Linear Regression is one of the most fundamental machine learning algorithms used for predicting continuous values. It establishes a relationship between independent variables (features) and a dependent variable (target). In Python, Scikit-Learn provides a simple and efficient way to build and train a linear regression model.

This article explains how to build a linear regression model using Python and Scikit-Learn with step-by-step implementation, real-world examples, and best practices.

What is Linear Regression?

Linear Regression is a supervised learning algorithm that models the relationship between input variables (X) and output variable (y) using a straight line.

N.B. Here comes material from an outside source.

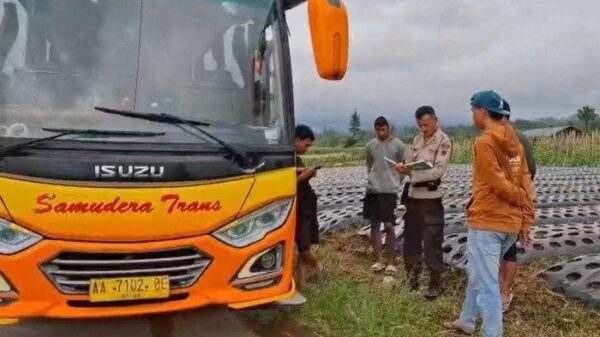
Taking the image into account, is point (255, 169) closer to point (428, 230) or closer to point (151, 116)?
point (151, 116)

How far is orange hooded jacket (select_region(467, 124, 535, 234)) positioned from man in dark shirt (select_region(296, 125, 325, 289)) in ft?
5.34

The equation of linear regression is:

y = mx + b

Where:

y = predicted value
x = input feature
m = slope (coefficient)
b = intercept

Why Use Linear Regression?

Linear regression is widely used because:

It is simple and easy to understand
It works well for linear relationships
It is computationally efficient
It provides interpretable results

Prerequisites

Before starting, make sure you have:

Python installed
Basic understanding of Python
Libraries: numpy, pandas, matplotlib, scikit-learn

Install required libraries:

pip install numpy pandas matplotlib scikit-learn

Step 1: Import Required Libraries

import numpy as np
import pandas as pd
import matplotlib.pyplot as plt
from sklearn.model_selection import train_test_split
from sklearn.linear_model import LinearRegression
from sklearn.metrics import mean_squared_error, r2_score

Step 2: Load Dataset

data = pd.read_csv("data.csv")

X = data[['Feature']]
y = data['Target']

Step 3: Split the Dataset

X_train, X_test, y_train, y_test = train_test_split(
    X, y, test_size=0.2, random_state=42
)

This step ensures that we train and test the model on different data.

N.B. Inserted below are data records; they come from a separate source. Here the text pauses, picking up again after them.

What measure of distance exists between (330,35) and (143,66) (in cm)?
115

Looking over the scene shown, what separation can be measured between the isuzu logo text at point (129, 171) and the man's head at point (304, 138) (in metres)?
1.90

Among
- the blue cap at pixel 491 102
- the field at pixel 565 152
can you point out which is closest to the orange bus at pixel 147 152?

Step 4: Create and Train the Model

model = LinearRegression()
model.fit(X_train, y_train)

The model learns the relationship between input and output.

Step 5: Make Predictions

y_pred = model.predict(X_test)

Step 6: Evaluate the Model

mse = mean_squared_error(y_test, y_pred)
r2 = r2_score(y_test, y_pred)

print("Mean Squared Error:", mse)
print("R2 Score:", r2)

Step 7: Visualize the Results

plt.scatter(X_test, y_test, color='blue')
plt.plot(X_test, y_pred, color='red')
plt.xlabel("Feature")
plt.ylabel("Target")
plt.title("Linear Regression Model")
plt.show()

Real-World Example

A common real-world example is predicting house prices based on area:

Input (X): Size of the house
Output (y): Price of the house

The model learns how price changes with size and predicts values for new houses.

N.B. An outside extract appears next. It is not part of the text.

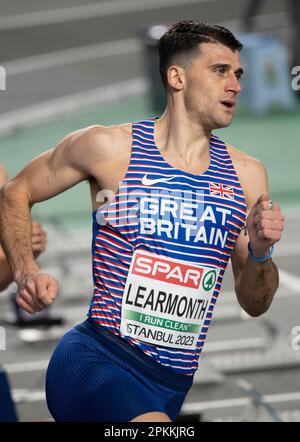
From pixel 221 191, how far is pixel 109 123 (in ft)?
46.5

Difference Between Linear Regression and Other Models

Feature	Linear Regression	Decision Tree
Model Type	Linear	Non-linear
Interpretability	High	Medium
Performance	Good for linear data	Better for complex data
Speed	Fast	Moderate

Best Practices

Normalize or scale data if needed
Remove outliers for better accuracy
Use multiple features for better predictions
Validate model using cross-validation

Common Mistakes

Using linear regression for non-linear data
Ignoring feature correlation
Not splitting data into train and test sets

Summary

Linear regression in Python using Scikit-Learn provides a simple and effective way to build predictive models for continuous data. By following a structured approach of loading data, splitting it, training the model, and evaluating performance, developers can quickly create reliable machine learning solutions. With proper data preprocessing and validation, linear regression becomes a powerful tool for solving real-world problems like price prediction, trend analysis, and forecasting.